世界の真理を知る、目黒、”Sweet Sounds of Heaven”, 22km, 20251001

歯が痛む猫を動物病院に連れていく。雨が降っている。この猫を連れ出すときに雨の日が多いのは、飼い主が雨の日に活発になる人間だからだろう。この猫を最初に保護した日もたまたま雨だったから、今日の雨の中のドライブもロマンチックだった。と、思っているのは飼い主だけで、猫はとうぜん怯えて鳴いていた。

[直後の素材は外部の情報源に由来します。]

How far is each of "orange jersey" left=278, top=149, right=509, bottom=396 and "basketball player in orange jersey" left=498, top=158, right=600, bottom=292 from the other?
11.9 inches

レントゲンと血液を調べ、すぐに右の上の犬歯を抜くことになった。飼い主は猫を預け待合室に戻り、そこにあった漫画を読んで笑っていたのだが、診察室からは猫の絶叫が聞こえてきた。待合室のドッグ・オーナーの男2人も、愛犬を抱きかかえ、不安そうな顔で頭や首を撫でてやっている。待合室というのは、元来、不安感が募るものだ。笑っている場合ではない。が、漫画があまりにも面白かった。

うぐいす歌子の『今日もネコ様の圧が強い』だ。なにがよいって、ほろりと感動させないところがよい。それに世界の真理がさらっと書かれてある。ああ、そうだったのか、そりゃ道理で。おそらくだけど、ぼくが知らなかっただけで、すでに話題になっている本だという気がする。なにしろ世界の真理が、さらっと書いてあるのだから。

うぐいす歌子『今日もネコ様の圧が強い』 KADOKAWA

すべてが無事に終わり、鎮静剤の効果もあってとろりとしている猫。よかったよかった。初めて担当してくださった獣医さんだったのだが、この猫の故郷の千葉県一宮町の獣医さんと雰囲気が似ていて、猫も気に入ったらしい。だいたいが、可成りの遣り手のようだ。こうして主治医が見つかると、うれしい。


夜は目黒へ。珍しく、外で食事を済ませる。ここのところは忙しすぎて、栄養失調の症状が現れているからいけない。なにかというと脚を攣る。それでトンカツを食べるつもりだった。だが大都会と言えどそんなに都合よくトンカツ屋は見つからないから、適当に目に入った定食屋に入った。席について窓から通りの往来をふと見渡すと、すぐ道を渡ったところにトンカツ屋の看板が出ていた。こんどはトンカツを食べよう。今夜はチキン南蛮定食を食べた。なかなか美味かった。この街は単身者に最適化されている。悪くない。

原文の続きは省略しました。